A Hot Take on LLM Trustworthiness
The "Thermometer" approach makes it practical to calibrate an LLM so that we know how much trust to place in its answers to our questions.
Having access to a large language model (LLM) is something like having a team of experts at your disposal, standing ready to answer your every question on virtually any topic. Sometimes these experts are wrong, however. Yet that never stops them from speaking confidently. That is the situation we find ourselves in with today’s LLMs. They can provide us with limitless information with previously unheard of levels of efficiency, but how do we know we can trust what they tell us? Sure, we can independently fact-check them, but spending the time checking every point defeats the purpose of using them in the first place.
This is not a new problem in machine learning. Even prior to the rise of LLMs, many types of algorithms would go through a calibration process that could then be used to give a measure of how confident they were in their predictions. Traditionally this would be done by compiling a labeled dataset, then comparing the model's predictions with the ground truth values to see where the model went astray. That worked well enough for a model designed for a specific task, but with LLMs, which can handle many different types of tasks, collecting a labeled dataset that is large and diverse enough to be useful quickly becomes impractical.
In order to efficiently calibrate an LLM, a different way of thinking is needed. One such solution has recently been put forth in a joint effort between MIT and the MIT-IBM Watson AI Lab. They have developed a method called Thermometer that can be applied to LLMs without requiring as much labeled data as other techniques. Instead, Thermometer utilizes a secondary model that works in conjunction with the primary LLM to assess the level of confidence one should have in a response.
Thermometer relies on a standard temperature scaling approach to calibration, but this takes place on a smaller, auxiliary model. Using a secondary model substantially reduces computational costs, as a modern LLM can easily have many billions of parameters. This auxiliary model is then trained on a smaller labeled dataset in a handful of areas that are representative of the tasks that the primary LLM was designed for. The Thermometer model will only require access to small portions of the LLM to predict the right temperature for calibration of a data point.
Experimentation showed that this approach was very efficient. Calibration only resulted in a 0.5 percent reduction in model execution speed. And crucially, since Thermometer does not alter the primary model, it does not result in any decrease in performance.

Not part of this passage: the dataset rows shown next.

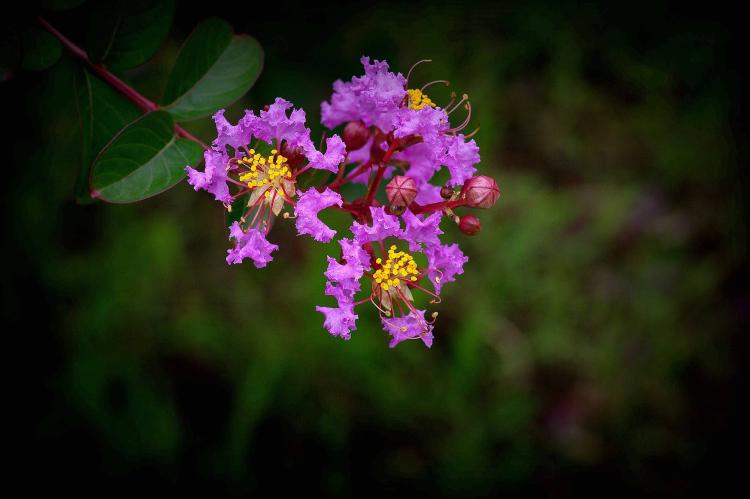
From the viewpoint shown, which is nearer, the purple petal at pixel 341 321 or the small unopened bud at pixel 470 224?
the purple petal at pixel 341 321

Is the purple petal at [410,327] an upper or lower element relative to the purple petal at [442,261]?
lower

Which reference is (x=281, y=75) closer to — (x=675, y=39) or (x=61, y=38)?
(x=61, y=38)

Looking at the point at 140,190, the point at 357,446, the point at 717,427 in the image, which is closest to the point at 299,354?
the point at 357,446

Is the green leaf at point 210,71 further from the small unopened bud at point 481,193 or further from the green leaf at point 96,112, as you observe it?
the small unopened bud at point 481,193

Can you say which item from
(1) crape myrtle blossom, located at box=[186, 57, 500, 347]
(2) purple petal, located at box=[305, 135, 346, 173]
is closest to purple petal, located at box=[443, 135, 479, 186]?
(1) crape myrtle blossom, located at box=[186, 57, 500, 347]

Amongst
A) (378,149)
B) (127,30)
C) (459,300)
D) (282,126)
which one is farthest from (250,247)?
(459,300)

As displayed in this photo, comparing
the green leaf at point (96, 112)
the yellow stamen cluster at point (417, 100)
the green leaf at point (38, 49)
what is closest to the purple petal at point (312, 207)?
the yellow stamen cluster at point (417, 100)

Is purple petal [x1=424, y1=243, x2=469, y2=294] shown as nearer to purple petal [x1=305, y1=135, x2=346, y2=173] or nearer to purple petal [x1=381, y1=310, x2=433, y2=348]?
purple petal [x1=381, y1=310, x2=433, y2=348]

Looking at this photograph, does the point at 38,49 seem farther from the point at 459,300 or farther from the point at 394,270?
the point at 459,300
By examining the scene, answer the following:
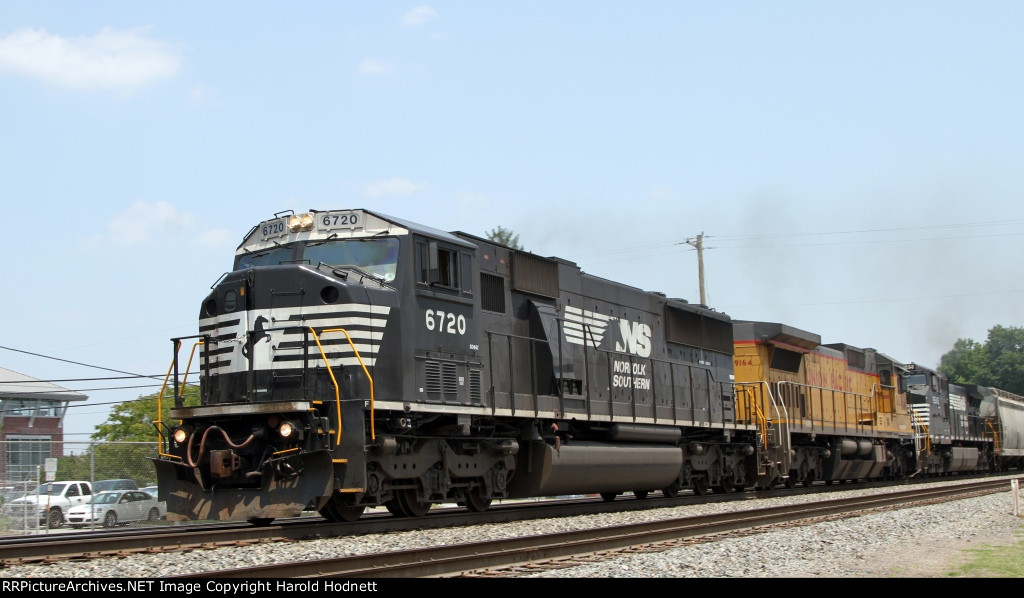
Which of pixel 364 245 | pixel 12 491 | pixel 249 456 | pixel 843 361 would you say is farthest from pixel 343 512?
pixel 843 361

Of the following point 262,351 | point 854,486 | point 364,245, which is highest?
point 364,245

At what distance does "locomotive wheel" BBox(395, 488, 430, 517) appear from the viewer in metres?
13.1

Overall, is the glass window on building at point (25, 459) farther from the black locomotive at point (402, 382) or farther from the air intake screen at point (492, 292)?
the air intake screen at point (492, 292)

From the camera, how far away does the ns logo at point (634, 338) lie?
58.5ft

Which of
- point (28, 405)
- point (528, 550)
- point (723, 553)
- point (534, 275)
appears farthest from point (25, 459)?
point (28, 405)

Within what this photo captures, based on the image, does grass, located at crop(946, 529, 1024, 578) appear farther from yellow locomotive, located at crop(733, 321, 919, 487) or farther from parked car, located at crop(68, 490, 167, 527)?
parked car, located at crop(68, 490, 167, 527)

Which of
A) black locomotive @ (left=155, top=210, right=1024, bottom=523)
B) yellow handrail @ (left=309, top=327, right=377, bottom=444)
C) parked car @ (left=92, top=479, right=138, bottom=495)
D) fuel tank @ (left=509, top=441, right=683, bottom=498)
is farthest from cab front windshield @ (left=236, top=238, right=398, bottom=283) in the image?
parked car @ (left=92, top=479, right=138, bottom=495)

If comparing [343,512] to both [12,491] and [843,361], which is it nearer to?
[12,491]

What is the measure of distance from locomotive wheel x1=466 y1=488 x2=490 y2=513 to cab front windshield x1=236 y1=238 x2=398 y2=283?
3.51 meters

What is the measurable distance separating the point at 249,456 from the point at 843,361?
20.0m

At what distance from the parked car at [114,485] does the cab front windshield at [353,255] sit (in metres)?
9.86

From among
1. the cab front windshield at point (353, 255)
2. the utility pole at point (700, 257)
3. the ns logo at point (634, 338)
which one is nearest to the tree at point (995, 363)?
the utility pole at point (700, 257)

It was also demonstrated that Thermometer did a good job in assessing an LLMs level of certainty in its responses. When compared with other existing methods, Thermometer produced better-calibrated uncertainty measures, all while requiring far less computational resources.
Thermometer does still rely on some amount of labeled data, and it cannot generalize to any possible task that is well outside of the areas it was trained on, so it is not a perfect solution. But looking ahead, the team plans to better quantify how much data is needed, and how diverse it must be, to create a Thermometer model that can generalize to new tasks.